Setelah beban terlepas, kemudian gue balik lagi ke tempat temen-temen gue nunggu sambil lari buat ngelewatin ibu-ibu petani yang tadi.

Satu jam berjalan, sampailah kita di punggungan bukit yang deket sama pintu rimba. kita putusin buat makan siang dulu disana.

Menuju pintu rimba

***

Labuan Cermin Mini

Sekitar dua jam dari tempat kami makan siang, kita sampai di sebuah danau mini. Bukan danau juga sih lebih tepatnya. Ini semacam sungai yang di buat bendungan kecil. Tapi karena airnya begitu bening kehijau-hijauan, jadi kita semua nyebut bendungan itu Labuan Cermin Mini. Kenapa ada kata "mini"nya? karena yang mengandung kata "mini" itu selalu bikin penasaran. Hehehehe.. (tersenyum licik).

Medannya relatif landai, yang kemudian sedikit menanjak di dua jam terakhir sebelum Tegal Panjang. Kita juga ngelewatin beberapa sungai, jadi jangan takut kehausan. Cuma harus berhati-hati, karena ini wilayah konservasi, jadi masih banyak binatang liar yang berbahaya kayak macan atau babi hutan.
Rintangan pohon tumbang

Waktu pendakian buat sampai ke Tegal Panjang ini sekitar enam jam perjalanan. Perlu di ingat kalau kita semuanya pendaki santai, dan gue waktu itu lagi diare. Jadi mungkin buat yang udah profesional pasti bisa lebih cepet lagi waktunya.

***

Diseruduk Babi


Sampai di tegal panjang
Gerimis membuat perjalanan kali ini sedikit lebih capek. Karena beban bikin lebih berat akibat baju sama peralatan menyerap air hujan. Enggak lama setelah sampai di Tegal Panjang kemudian kami mendirikan tenda sedikit deket ke hutan, supaya mengurangi efek angin yang dari lembah di malam harinya.
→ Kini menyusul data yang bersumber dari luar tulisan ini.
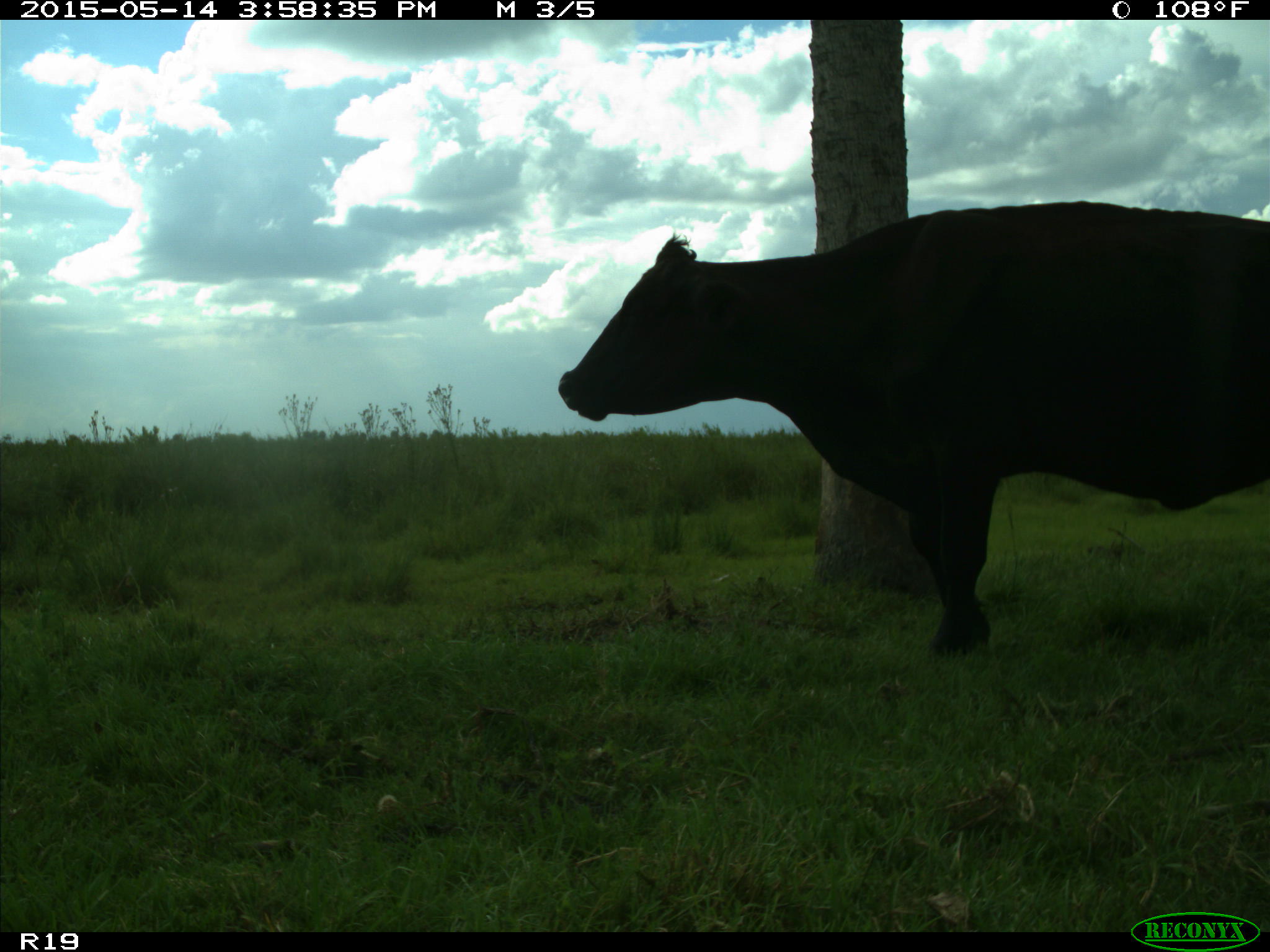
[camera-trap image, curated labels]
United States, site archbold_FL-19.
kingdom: Animalia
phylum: Chordata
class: Mammalia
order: Artiodactyla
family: Bovidae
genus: Bos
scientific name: Bos taurus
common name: domestic cow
Kami mendirikan dua tenda karena kami cuma mempunyai tenda UL saja (faktor umur, sudah enggak kuat lagi manggul yang berat-berat). Gue, Iqbal dan Debbie di tenda kesatu kemudian Irgi dan Vani di tenda yang kedua. Setelah tenda berdiri kami kemudian masuk, makan malam dan tidur. Tepat menjelang tengah malam dengan hujan gerimis yang enggak kunjung berhenti gue mendengar teriakan dari tenda sebelah.

"Tong! tenda gue diseruduk babi!"

Seketika gue bangun dan langsung bersiaga. kemudian keluar buat ngeliat keadaan. Ternyata cuma patok tendanya aja yang kecabut berikut sampah makanan yang hilang dibawa si babi. Kasian banget itu babinya.. pas pulang ke rumah bawa keresek sampah, kemudian anak dan istri babinya ngomong..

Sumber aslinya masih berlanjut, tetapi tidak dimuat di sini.